Limitações - I

Os factos concretos não satisfazem o nosso espírito, que prefere o aspecto definitivo das abstracções.

Mas a ciência não será cultivada unicamente por si própria, pela elegância dos seus métodos, pela sua clareza e pela sua beleza.

O seu fim é beneficiar o homem, material e espiritualmente. Não devemos dar aos sentimentos menos importância que à termodinâmica.

É necessário que o nosso pensamento abrace todos os aspectos da realidade, em vez de abandonarmos os resíduos das abstracções científicas, utilizaremos simultaneamente resíduos e abstracções. Não aceitaremos a superioridade do quantitativo, da mecânica, da física e da química. Renunciaremos à atitude intelectual nascida na Renascença e à arbitrária definição do real que ele nos deu: mas conservaremos todas as conquistas que, graças a ela, a humanidade realizou.

O espírito e as técnicas da ciência são o nosso mais precioso matrimónio.

Não será sem dificuldade que nos libertaremos duma doutrina que, durante mais de quatrocentos anos, dominou a inteligência dos homens civilizados.

A maior parte dos sábios crêem na realidade dos Universais, no direito exclusivo à existência do quantitativo, na primazia da matéria, na separação do espírito e do corpo e na importância secundária do espírito, e dificilmente renegarão tais convicções.

Porque semelhante transformação abalaria os próprios alicerces da pedagogia, da medicina, da higiene, da psicologia e da sociologia; o jardinzinho cultivado por cada um transformar-se-ia em floresta que seria preciso desbravar.

Caso a civilização científica abandonasse o caminho seguido desde a Renascença e regressasse à observação ingénua do concreto, imediatamente se dariam estranhos acontecimentos.
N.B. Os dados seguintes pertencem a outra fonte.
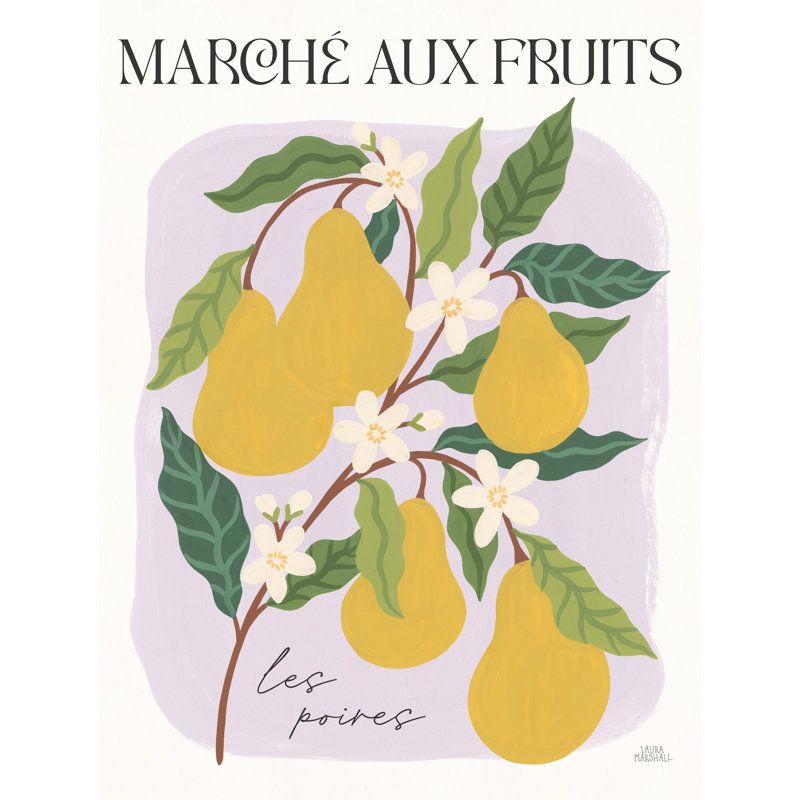 «Marche aux fruits III» par Laura Marshall, H 16 po x l 12 po, Non, Toile tendue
A matéria perderia a primazia: as actividades mentais, tornar-se-iam tão importantes como as fisiológicas; o estudo das funções morais, estéticas e religiosas, revelar-se-ia tão indispensável como o da matemática, da física e da química.

Os actuais métodos de educação pareceriam absurdos; as escolas e as universidades seriam forçadas a modificar os programas.

Perguntar-se-ia aos higienistas por que razão se ocupam, exclusivamente, com a prevenção das doenças dos órgãos, e não com as das mentais; por que motivo isolam as pessoas atingidas por doenças infecciosas, mas não as que comunicam aos outros indivíduos as suas doenças intelectuais e morais; qual a razão de se considerarem perigosos os hábitos que provocam afecções orgânicas e não os que conduzem à corrupção, ao crime e à loucura.

O público recusar-se-ia a ser tratado por médicos que apenas conhecessem uma pequena parte do corpo.

Os patologistas seriam levados a estudar as lesões do meio interno, do mesmo modo que as dos órgãos, e teriam que tomar em consideração a influência dos estados mentais sobre a evolução das doenças dos tecidos.